Work to complete.
How many lines in the items below contain the string "head"? Reply with the number alone.

>> start Extracted records

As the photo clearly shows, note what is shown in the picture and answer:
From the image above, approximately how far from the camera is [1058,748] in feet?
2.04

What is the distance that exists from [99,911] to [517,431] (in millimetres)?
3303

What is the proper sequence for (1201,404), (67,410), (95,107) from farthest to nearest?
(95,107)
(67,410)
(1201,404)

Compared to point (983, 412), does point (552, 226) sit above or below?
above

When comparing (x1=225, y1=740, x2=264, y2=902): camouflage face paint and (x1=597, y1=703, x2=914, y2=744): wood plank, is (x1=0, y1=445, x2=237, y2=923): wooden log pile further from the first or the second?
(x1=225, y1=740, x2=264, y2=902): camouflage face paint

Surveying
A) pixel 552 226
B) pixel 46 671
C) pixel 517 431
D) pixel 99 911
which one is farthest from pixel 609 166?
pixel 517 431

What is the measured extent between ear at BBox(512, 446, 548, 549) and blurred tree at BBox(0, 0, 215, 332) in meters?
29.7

>> end Extracted records
>> start Extracted records

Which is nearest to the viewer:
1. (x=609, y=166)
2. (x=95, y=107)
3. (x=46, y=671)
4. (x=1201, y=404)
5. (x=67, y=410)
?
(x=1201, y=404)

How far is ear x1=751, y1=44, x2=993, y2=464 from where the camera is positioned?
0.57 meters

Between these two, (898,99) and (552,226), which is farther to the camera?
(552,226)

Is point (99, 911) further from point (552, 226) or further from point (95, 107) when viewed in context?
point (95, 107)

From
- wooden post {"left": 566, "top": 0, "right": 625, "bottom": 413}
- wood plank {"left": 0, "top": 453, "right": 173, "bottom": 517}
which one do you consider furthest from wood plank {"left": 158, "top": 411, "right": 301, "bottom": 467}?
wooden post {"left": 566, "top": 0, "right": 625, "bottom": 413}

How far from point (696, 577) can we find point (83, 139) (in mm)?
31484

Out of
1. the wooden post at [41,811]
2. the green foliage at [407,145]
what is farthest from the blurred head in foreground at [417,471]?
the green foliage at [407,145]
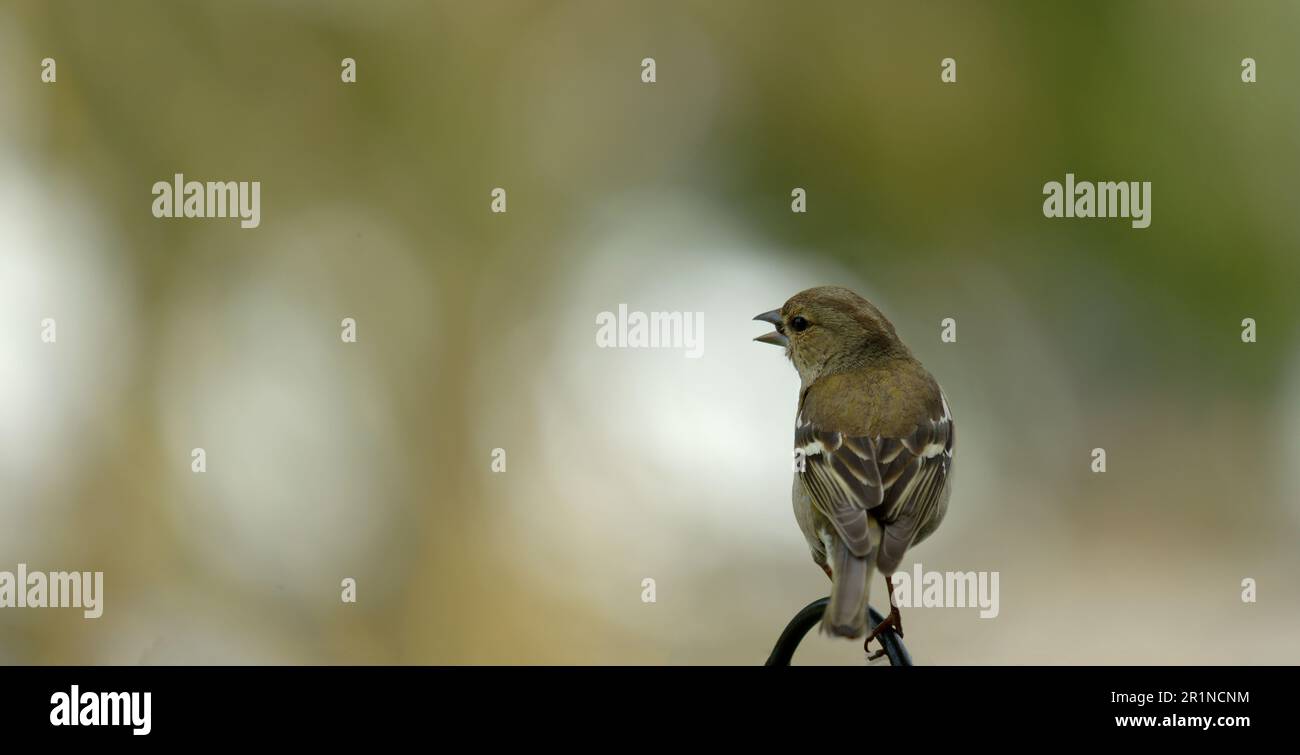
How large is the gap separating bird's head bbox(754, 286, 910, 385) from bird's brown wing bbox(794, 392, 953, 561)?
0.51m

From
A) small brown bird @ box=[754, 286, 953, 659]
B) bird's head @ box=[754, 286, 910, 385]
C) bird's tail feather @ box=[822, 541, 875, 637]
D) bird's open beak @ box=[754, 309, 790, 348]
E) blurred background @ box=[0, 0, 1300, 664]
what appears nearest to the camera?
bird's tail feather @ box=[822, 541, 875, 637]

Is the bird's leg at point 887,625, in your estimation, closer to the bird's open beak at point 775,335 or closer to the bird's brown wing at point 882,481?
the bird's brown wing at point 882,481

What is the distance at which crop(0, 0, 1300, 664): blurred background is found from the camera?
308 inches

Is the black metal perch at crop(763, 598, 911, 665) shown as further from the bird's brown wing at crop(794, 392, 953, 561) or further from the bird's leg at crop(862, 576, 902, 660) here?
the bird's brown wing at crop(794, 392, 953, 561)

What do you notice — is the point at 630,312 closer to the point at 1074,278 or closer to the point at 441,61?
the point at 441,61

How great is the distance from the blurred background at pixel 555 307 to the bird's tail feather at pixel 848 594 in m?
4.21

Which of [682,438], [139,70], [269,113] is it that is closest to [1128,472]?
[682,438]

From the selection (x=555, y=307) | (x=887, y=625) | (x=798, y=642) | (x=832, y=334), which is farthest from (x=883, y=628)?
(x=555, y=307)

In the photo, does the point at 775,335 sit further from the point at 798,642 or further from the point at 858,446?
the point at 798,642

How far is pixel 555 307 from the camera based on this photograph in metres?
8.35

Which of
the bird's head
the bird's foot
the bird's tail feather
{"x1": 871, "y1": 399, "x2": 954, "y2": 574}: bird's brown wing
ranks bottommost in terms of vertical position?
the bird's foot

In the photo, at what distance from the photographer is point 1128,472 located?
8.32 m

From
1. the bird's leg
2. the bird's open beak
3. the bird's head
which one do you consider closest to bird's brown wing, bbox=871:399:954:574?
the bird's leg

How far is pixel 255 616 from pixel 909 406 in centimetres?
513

>> end Extracted records

Finished answer.
5